-- Excerpted data start --

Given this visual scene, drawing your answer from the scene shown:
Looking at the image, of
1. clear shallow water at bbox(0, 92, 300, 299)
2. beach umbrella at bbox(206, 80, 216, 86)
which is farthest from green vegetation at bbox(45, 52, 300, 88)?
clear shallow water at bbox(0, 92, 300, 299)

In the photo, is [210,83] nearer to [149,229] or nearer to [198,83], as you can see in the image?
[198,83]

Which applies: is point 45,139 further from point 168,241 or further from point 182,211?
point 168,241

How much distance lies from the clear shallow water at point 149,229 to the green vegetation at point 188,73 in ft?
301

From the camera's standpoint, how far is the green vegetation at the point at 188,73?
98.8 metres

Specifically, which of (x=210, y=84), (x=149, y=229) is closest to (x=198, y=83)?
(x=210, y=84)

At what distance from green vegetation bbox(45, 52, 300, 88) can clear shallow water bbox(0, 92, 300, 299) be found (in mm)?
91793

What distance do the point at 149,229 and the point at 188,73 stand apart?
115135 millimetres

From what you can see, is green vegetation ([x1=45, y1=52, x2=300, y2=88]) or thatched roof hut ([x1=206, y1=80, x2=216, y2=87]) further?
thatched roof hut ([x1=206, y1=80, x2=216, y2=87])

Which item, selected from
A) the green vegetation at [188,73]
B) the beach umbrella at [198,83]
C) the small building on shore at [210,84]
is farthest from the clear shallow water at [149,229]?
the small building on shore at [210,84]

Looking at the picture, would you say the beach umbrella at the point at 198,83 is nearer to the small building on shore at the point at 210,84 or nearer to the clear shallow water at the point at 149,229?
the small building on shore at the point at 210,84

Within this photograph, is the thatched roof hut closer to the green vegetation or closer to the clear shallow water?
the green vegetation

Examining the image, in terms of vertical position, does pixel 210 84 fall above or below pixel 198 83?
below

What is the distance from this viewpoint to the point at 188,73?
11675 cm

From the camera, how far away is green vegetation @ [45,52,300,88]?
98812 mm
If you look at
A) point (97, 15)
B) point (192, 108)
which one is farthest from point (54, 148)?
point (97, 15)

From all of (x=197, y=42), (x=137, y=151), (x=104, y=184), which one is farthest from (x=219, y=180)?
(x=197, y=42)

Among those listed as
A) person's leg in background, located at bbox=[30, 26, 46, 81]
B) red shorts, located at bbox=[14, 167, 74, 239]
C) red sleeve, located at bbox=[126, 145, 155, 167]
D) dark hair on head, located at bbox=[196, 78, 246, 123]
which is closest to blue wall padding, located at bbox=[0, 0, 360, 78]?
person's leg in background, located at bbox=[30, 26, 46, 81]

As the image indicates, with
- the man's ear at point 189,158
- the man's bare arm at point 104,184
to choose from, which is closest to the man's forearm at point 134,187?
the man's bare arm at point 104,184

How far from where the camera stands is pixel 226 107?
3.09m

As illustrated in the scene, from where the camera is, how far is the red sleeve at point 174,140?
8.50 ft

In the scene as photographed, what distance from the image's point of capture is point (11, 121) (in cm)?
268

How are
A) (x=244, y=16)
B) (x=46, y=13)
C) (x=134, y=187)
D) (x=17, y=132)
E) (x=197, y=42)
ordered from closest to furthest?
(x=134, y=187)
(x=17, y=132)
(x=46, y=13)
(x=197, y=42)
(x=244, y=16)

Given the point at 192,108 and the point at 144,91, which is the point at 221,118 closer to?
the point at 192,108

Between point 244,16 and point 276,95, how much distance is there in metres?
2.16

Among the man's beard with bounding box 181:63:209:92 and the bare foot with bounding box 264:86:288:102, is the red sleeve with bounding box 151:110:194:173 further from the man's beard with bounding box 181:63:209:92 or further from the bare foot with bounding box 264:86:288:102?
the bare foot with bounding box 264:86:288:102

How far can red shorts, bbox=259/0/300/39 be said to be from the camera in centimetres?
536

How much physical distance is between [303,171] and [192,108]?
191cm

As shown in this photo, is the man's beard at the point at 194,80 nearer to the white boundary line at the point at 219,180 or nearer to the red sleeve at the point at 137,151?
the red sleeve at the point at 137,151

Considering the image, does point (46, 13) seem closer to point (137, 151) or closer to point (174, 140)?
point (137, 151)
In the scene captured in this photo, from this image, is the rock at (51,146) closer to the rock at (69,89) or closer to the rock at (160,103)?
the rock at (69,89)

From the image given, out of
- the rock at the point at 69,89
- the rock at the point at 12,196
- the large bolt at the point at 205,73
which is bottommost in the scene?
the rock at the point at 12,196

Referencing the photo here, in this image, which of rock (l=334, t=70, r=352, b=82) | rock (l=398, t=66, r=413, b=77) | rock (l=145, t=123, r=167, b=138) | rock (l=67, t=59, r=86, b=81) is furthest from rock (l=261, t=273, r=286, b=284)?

-- Excerpted data end --

To be done – Give back exactly the lines from the line containing "How far can" to the end of the entries, and no other lines.

Answer in full –
How far can red shorts, bbox=259/0/300/39 be said to be from the camera in centimetres?
536

How much physical distance is between [303,171] and [192,108]?
191cm

As shown in this photo, is the man's beard at the point at 194,80 nearer to the white boundary line at the point at 219,180 or nearer to the red sleeve at the point at 137,151?
the red sleeve at the point at 137,151

Considering the image, does point (46, 13) seem closer to point (137, 151) or closer to point (174, 140)?
point (137, 151)
In the scene captured in this photo, from this image, is the rock at (51,146) closer to the rock at (69,89) or closer to the rock at (160,103)?
the rock at (69,89)

From the image given, out of
- the rock at the point at 69,89
- the rock at the point at 12,196
- the large bolt at the point at 205,73
which is bottommost in the scene?
the rock at the point at 12,196

Referencing the photo here, in this image, which of rock (l=334, t=70, r=352, b=82) | rock (l=398, t=66, r=413, b=77) | rock (l=145, t=123, r=167, b=138) | rock (l=67, t=59, r=86, b=81) is furthest from rock (l=261, t=273, r=286, b=284)?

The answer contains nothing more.